What is a CT Scanner?
A CT scan is a specific kind of X-ray. The scanner makes cross sectional images of body tissues.
How is the test done?
You may wear your own clothes for the scan as long as there are no metal objects (such as zippers or snaps) near the body part to be scanned. Sometimes a contrast media is used to give more information about your body. If contrast is needed, a nurse will start an IV in a vein, usually in the arm or hand. This involves a small poke using a small IV needle. Once the IV is in place, the needle is removed and a tiny plastic tube stays in the vein during the scan. You will see the large scanning machine with an opening in the middle. You will lie on a padded imaging bed, which moves in and out of the opening smoothly.

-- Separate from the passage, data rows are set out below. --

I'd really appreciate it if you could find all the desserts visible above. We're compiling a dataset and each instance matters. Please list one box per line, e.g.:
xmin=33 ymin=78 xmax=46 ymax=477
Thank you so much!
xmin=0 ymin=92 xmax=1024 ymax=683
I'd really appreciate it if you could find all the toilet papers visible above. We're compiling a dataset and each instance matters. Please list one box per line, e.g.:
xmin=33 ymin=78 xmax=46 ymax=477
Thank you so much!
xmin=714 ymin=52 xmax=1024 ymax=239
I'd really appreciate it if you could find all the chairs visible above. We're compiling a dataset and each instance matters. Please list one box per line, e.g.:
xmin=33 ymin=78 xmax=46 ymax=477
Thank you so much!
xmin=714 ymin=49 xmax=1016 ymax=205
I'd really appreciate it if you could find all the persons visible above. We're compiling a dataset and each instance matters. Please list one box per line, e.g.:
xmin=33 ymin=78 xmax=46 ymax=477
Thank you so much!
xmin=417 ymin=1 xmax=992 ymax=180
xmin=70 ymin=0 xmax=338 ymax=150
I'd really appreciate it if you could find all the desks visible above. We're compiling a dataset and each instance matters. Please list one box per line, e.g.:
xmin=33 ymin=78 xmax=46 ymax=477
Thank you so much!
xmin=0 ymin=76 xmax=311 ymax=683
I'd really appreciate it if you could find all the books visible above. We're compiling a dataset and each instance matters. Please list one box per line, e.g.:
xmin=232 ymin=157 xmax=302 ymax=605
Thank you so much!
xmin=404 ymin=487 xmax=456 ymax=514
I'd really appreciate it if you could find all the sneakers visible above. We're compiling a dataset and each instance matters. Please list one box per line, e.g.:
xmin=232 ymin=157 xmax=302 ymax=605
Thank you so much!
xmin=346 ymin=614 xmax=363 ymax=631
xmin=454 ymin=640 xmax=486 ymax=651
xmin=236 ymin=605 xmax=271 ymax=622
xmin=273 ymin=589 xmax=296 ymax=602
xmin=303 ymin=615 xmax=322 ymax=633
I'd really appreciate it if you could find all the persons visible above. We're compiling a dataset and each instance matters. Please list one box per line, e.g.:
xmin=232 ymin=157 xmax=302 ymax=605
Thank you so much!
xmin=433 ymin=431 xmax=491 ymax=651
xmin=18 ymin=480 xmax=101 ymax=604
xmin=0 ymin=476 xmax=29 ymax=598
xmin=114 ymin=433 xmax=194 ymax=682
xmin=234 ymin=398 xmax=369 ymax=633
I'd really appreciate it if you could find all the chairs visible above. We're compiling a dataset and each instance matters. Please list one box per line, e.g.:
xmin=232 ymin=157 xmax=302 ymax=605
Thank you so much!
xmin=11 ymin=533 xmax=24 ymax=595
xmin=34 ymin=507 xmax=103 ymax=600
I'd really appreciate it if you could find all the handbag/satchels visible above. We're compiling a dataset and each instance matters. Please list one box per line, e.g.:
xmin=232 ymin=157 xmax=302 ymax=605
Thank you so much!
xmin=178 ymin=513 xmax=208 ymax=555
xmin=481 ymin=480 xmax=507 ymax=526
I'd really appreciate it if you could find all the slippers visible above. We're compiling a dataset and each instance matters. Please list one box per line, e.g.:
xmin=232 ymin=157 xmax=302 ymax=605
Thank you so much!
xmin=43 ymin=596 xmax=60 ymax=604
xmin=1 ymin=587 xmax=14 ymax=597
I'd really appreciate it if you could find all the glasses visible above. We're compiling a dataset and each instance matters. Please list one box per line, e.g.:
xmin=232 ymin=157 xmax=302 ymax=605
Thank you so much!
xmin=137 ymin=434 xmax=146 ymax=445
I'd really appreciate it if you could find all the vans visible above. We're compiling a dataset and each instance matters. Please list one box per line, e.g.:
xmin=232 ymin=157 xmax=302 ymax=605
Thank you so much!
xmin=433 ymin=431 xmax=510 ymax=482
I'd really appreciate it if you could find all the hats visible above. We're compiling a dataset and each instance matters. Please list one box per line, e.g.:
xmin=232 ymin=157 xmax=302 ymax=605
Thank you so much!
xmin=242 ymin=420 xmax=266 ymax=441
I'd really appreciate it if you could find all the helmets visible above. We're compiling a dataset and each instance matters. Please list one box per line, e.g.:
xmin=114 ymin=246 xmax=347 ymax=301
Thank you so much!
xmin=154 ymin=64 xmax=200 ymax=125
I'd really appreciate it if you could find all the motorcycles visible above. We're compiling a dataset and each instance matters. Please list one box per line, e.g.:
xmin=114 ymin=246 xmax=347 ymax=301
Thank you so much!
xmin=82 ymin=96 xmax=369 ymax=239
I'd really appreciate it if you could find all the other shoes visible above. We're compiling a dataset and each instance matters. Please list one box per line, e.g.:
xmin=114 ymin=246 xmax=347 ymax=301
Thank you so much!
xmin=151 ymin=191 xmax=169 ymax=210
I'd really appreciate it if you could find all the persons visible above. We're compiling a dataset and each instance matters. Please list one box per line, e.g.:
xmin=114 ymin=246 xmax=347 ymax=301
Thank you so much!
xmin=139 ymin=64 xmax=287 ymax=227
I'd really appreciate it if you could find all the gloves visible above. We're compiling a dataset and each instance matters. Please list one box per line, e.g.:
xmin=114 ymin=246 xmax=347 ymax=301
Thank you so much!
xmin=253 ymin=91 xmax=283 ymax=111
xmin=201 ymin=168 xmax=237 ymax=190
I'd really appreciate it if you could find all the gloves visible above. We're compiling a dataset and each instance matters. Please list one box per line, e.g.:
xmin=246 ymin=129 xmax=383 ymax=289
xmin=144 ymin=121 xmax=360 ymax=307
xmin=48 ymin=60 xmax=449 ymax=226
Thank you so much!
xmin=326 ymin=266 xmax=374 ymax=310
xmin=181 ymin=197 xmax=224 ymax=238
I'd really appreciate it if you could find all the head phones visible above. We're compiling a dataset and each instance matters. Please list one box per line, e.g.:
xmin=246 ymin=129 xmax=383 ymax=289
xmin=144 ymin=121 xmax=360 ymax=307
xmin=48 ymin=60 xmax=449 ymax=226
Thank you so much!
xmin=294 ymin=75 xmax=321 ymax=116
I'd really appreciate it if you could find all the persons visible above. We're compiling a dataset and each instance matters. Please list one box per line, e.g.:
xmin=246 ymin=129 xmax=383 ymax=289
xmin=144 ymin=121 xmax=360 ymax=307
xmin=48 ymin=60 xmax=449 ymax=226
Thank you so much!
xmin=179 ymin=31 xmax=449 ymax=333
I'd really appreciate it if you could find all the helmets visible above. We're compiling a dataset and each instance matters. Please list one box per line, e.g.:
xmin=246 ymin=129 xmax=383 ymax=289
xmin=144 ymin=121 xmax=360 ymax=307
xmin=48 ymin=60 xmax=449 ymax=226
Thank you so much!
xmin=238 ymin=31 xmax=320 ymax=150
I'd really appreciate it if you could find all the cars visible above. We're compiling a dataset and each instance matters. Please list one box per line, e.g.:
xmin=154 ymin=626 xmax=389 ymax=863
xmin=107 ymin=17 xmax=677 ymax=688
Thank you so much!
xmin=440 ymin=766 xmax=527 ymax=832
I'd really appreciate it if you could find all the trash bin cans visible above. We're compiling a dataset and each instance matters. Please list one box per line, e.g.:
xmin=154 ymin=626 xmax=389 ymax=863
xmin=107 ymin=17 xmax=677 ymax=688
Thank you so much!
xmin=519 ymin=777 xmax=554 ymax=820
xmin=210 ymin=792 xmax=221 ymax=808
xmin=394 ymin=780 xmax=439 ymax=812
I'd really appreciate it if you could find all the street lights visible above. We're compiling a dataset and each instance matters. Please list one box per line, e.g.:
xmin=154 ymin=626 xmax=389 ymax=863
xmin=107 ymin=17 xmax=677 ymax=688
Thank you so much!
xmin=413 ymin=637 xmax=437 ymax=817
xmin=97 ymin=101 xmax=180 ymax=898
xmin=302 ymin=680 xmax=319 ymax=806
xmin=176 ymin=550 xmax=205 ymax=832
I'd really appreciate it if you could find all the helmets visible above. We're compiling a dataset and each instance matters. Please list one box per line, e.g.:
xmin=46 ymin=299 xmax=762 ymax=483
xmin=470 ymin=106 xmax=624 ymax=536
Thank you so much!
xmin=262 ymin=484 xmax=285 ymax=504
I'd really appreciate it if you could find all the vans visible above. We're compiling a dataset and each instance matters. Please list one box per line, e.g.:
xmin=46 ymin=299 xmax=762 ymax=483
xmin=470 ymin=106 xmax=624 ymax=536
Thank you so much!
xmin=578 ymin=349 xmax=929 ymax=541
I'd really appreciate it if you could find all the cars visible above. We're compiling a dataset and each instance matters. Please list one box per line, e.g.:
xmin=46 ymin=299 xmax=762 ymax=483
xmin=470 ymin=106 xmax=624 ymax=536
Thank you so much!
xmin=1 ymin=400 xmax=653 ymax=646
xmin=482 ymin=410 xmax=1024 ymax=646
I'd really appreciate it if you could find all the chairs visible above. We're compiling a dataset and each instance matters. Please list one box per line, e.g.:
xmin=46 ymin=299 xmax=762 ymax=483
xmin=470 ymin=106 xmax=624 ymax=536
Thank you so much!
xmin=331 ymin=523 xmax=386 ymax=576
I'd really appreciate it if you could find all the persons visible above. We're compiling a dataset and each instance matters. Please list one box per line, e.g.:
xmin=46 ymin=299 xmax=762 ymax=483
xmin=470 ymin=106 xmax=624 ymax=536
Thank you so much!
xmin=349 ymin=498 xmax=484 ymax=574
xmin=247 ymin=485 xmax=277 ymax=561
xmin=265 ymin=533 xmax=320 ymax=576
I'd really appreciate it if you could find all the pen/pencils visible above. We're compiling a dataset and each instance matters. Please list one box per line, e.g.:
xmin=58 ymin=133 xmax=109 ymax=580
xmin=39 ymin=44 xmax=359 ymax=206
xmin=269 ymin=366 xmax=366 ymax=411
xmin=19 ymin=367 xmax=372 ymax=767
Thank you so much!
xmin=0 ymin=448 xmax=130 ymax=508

The room lights may be dimmed during the scan. It contrast is used; it will be given into the IV during the scan using a power injector. You may experience a warm sensation, a metallic taste in your mouth, or a feeling of needing to urinate as the contrast is given. This is perfectly normal and happens most of the time. The scanner will not touch you. It makes a whirring noise as it scans.
You must hold very still and not talk during the scan. You might be asked to hold your breath, we ask you that you do the best you can and breathe when the machine tells you to.
What should I do before the scan?
You should have nothing to eat or drink at least 4 hours before the scan. If oral contrast is needed, further instruction will be provided by the nurse or x-ray technologist.
What to expect after the test?
After the scan, if IV contrast was administered it will pass through the kidneys and unnoticed in your urine. It’s important to drink extra water after the scan to help pass the contrast. The ordering doctor will contact you with results.
Approximate time of exam is 15 minutes.